*RECORDED DATA:*

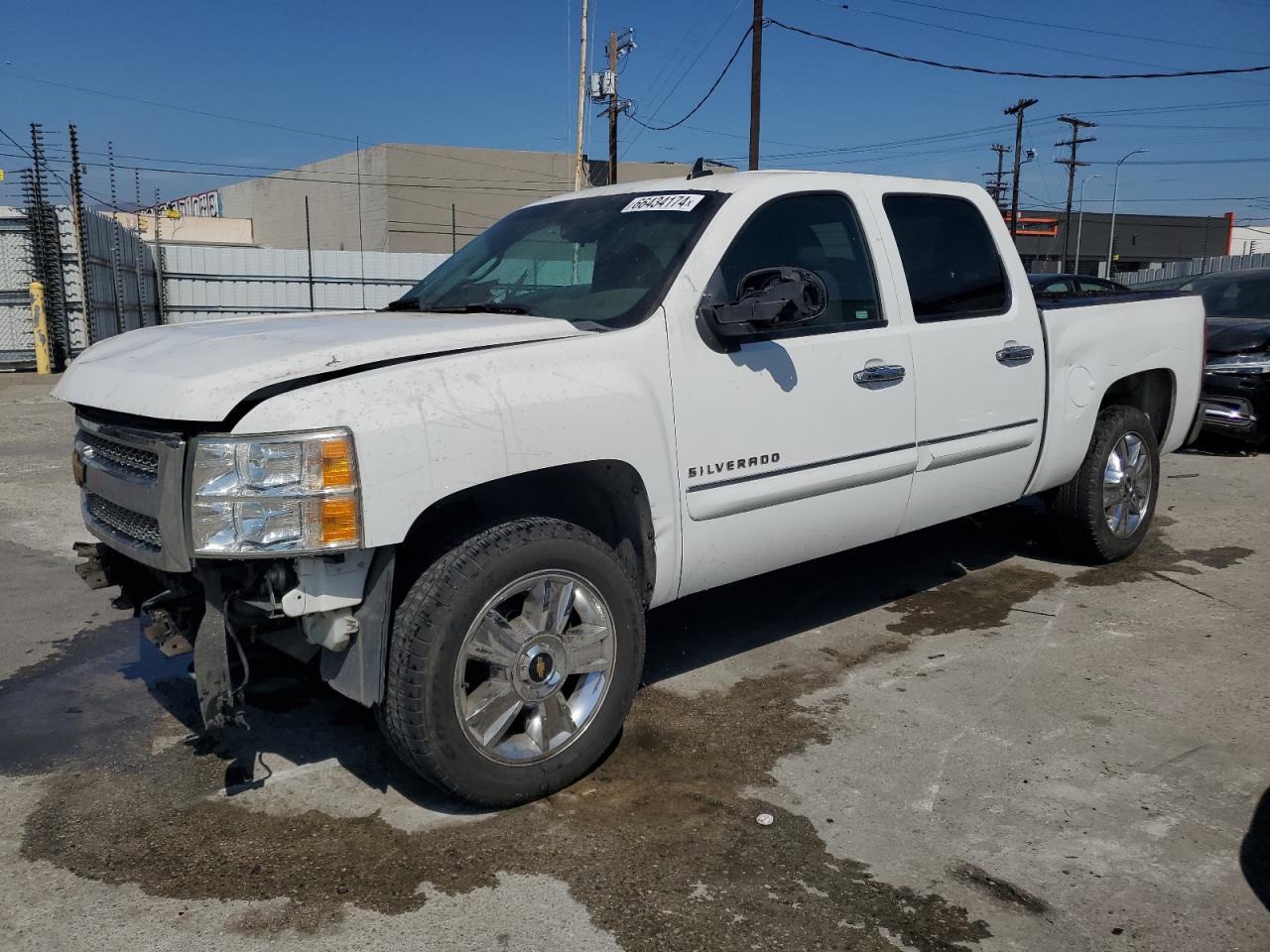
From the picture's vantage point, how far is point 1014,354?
191 inches

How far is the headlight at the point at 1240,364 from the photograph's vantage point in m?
9.60

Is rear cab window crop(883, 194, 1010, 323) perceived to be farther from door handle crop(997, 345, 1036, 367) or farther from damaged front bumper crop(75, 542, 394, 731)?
damaged front bumper crop(75, 542, 394, 731)

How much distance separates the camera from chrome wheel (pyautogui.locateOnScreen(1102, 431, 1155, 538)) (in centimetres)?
578

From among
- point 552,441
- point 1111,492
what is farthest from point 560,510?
point 1111,492

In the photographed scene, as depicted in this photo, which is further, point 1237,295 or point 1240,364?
point 1237,295

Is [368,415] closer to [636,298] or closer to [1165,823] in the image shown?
[636,298]

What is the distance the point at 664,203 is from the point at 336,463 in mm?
1838

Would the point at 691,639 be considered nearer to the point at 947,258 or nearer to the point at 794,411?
the point at 794,411

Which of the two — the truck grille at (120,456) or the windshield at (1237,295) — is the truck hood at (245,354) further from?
the windshield at (1237,295)

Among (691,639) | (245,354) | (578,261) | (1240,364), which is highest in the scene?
(578,261)

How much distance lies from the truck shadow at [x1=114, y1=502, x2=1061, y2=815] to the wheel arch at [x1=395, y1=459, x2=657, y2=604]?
2.76 ft

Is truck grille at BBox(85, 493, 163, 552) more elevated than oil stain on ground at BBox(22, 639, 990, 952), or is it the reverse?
truck grille at BBox(85, 493, 163, 552)

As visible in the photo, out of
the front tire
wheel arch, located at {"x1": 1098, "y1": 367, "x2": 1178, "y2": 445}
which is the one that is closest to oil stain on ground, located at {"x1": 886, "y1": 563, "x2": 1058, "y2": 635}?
wheel arch, located at {"x1": 1098, "y1": 367, "x2": 1178, "y2": 445}

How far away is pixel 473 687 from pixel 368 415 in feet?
3.32
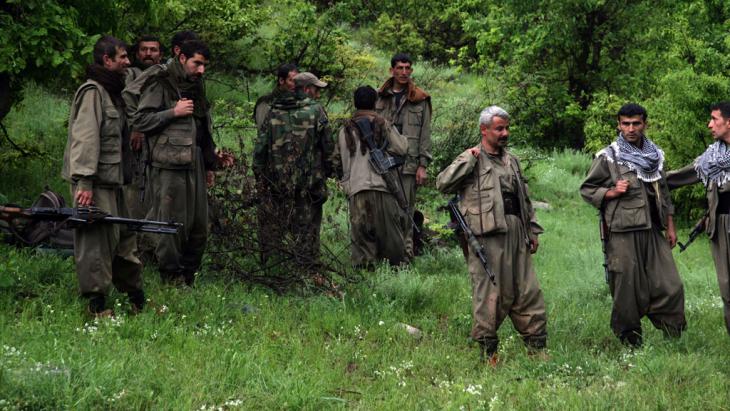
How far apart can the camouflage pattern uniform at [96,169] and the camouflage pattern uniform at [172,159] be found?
2.43ft

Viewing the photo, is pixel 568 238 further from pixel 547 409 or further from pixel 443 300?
pixel 547 409

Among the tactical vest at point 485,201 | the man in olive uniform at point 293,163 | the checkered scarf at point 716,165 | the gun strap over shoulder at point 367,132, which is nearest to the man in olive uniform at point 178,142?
the man in olive uniform at point 293,163

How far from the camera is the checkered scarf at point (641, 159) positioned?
23.9 ft

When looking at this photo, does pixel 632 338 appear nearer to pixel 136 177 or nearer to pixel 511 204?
pixel 511 204

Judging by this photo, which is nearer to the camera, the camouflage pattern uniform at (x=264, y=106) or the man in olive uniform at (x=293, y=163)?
the man in olive uniform at (x=293, y=163)

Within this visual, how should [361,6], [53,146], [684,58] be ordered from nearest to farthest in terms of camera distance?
[53,146] → [684,58] → [361,6]

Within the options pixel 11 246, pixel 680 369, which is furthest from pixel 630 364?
pixel 11 246

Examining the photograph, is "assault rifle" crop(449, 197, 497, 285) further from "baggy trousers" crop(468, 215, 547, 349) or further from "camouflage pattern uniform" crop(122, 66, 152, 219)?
"camouflage pattern uniform" crop(122, 66, 152, 219)

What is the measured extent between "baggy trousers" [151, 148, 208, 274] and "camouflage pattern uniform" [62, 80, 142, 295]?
2.61 ft

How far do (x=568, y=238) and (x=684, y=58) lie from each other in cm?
406

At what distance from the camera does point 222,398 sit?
18.9 ft

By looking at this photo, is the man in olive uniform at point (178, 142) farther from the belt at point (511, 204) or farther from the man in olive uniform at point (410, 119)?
the belt at point (511, 204)

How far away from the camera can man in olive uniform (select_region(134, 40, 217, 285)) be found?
25.6 ft

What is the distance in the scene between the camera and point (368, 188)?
9.36 m
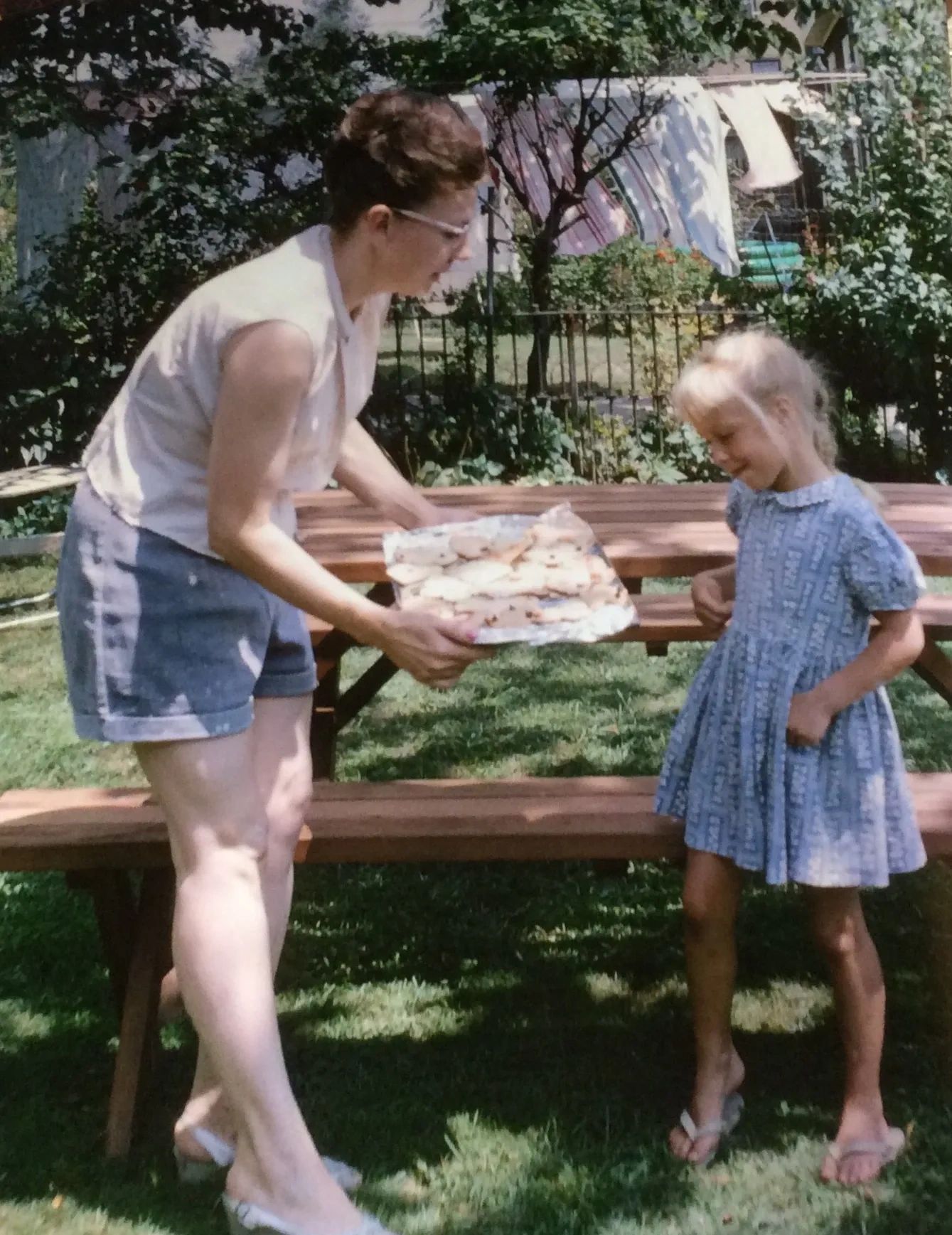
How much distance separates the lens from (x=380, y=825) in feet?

*PROBLEM TO WORK ON:* Copy the listing in full and without alteration, omitting every picture.

*SOLUTION:*
From the picture's vantage point, how far is point 1014,354?
191 inches

How far is the headlight at the point at 1240,364 from the photograph's vantage point in m?
9.60

Is rear cab window crop(883, 194, 1010, 323) perceived to be farther from door handle crop(997, 345, 1036, 367) or farther from damaged front bumper crop(75, 542, 394, 731)?
damaged front bumper crop(75, 542, 394, 731)

How much distance separates the camera from chrome wheel (pyautogui.locateOnScreen(1102, 431, 1155, 538)) (in centimetres)?
578

From among
- point 552,441
- point 1111,492
what is farthest from point 560,510?
point 1111,492

In the photographed scene, as depicted in this photo, which is further, point 1237,295 or point 1240,364?
point 1237,295

Is [368,415] closer to [636,298] or closer to [1165,823] in the image shown?
[636,298]

What is the distance the point at 664,203 is from the point at 336,463 in mm?
1838

Would the point at 691,639 be considered nearer to the point at 947,258 or nearer to the point at 794,411?
the point at 794,411

Which of the two — the truck grille at (120,456) or the windshield at (1237,295) — is the truck hood at (245,354) further from?
the windshield at (1237,295)

Among (691,639) | (245,354) | (578,261) | (1240,364), which is highest in the scene?
(578,261)

How much distance lies from the truck shadow at [x1=114, y1=502, x2=1061, y2=815] to the wheel arch at [x1=395, y1=459, x2=657, y2=604]?
2.76 ft

Is truck grille at BBox(85, 493, 163, 552) more elevated than oil stain on ground at BBox(22, 639, 990, 952), or is it the reverse?
truck grille at BBox(85, 493, 163, 552)

As visible in the photo, out of
the front tire
wheel arch, located at {"x1": 1098, "y1": 367, "x2": 1178, "y2": 445}
which is the one that is closest to oil stain on ground, located at {"x1": 886, "y1": 563, "x2": 1058, "y2": 635}?
wheel arch, located at {"x1": 1098, "y1": 367, "x2": 1178, "y2": 445}

How far away is pixel 473 687 from pixel 368 415 in feet?
3.32
How far apart can the camouflage pattern uniform at [96,169] and the camouflage pattern uniform at [172,159] be found?
2.43ft

Viewing the photo, is pixel 568 238 further from pixel 547 409 or further from pixel 443 300?
pixel 547 409

Among the tactical vest at point 485,201 | the man in olive uniform at point 293,163 | the checkered scarf at point 716,165 | the gun strap over shoulder at point 367,132, which is nearest to the man in olive uniform at point 178,142?
the man in olive uniform at point 293,163

How far from the camera is the checkered scarf at point (641, 159) positioned?
23.9 ft

When looking at this photo, does pixel 632 338 appear nearer to pixel 136 177 or nearer to pixel 511 204?
pixel 511 204

Judging by this photo, which is nearer to the camera, the camouflage pattern uniform at (x=264, y=106) or the man in olive uniform at (x=293, y=163)?
the man in olive uniform at (x=293, y=163)

Within this visual, how should [361,6], [53,146], [684,58] be ordered from nearest to farthest in terms of camera distance?
[53,146] → [684,58] → [361,6]

Within the options pixel 11 246, pixel 680 369, which is furthest from pixel 630 364?
pixel 11 246

Examining the photograph, is "assault rifle" crop(449, 197, 497, 285) further from "baggy trousers" crop(468, 215, 547, 349) or further from "camouflage pattern uniform" crop(122, 66, 152, 219)?
"camouflage pattern uniform" crop(122, 66, 152, 219)

What is the measured extent between "baggy trousers" [151, 148, 208, 274] and "camouflage pattern uniform" [62, 80, 142, 295]?
2.61 ft

How far do (x=568, y=238) and (x=684, y=58) lie from each other in cm?
406

At what distance from the camera does point 222,398 sit?
18.9 ft

By looking at this photo, is the man in olive uniform at point (178, 142) farther from the belt at point (511, 204) or farther from the man in olive uniform at point (410, 119)?
the belt at point (511, 204)

How far away from the camera can man in olive uniform (select_region(134, 40, 217, 285)) be found?
25.6 ft

What is the distance in the scene between the camera and point (368, 188)?
9.36 m
How much distance separates the lens from (x=380, y=825) in feet?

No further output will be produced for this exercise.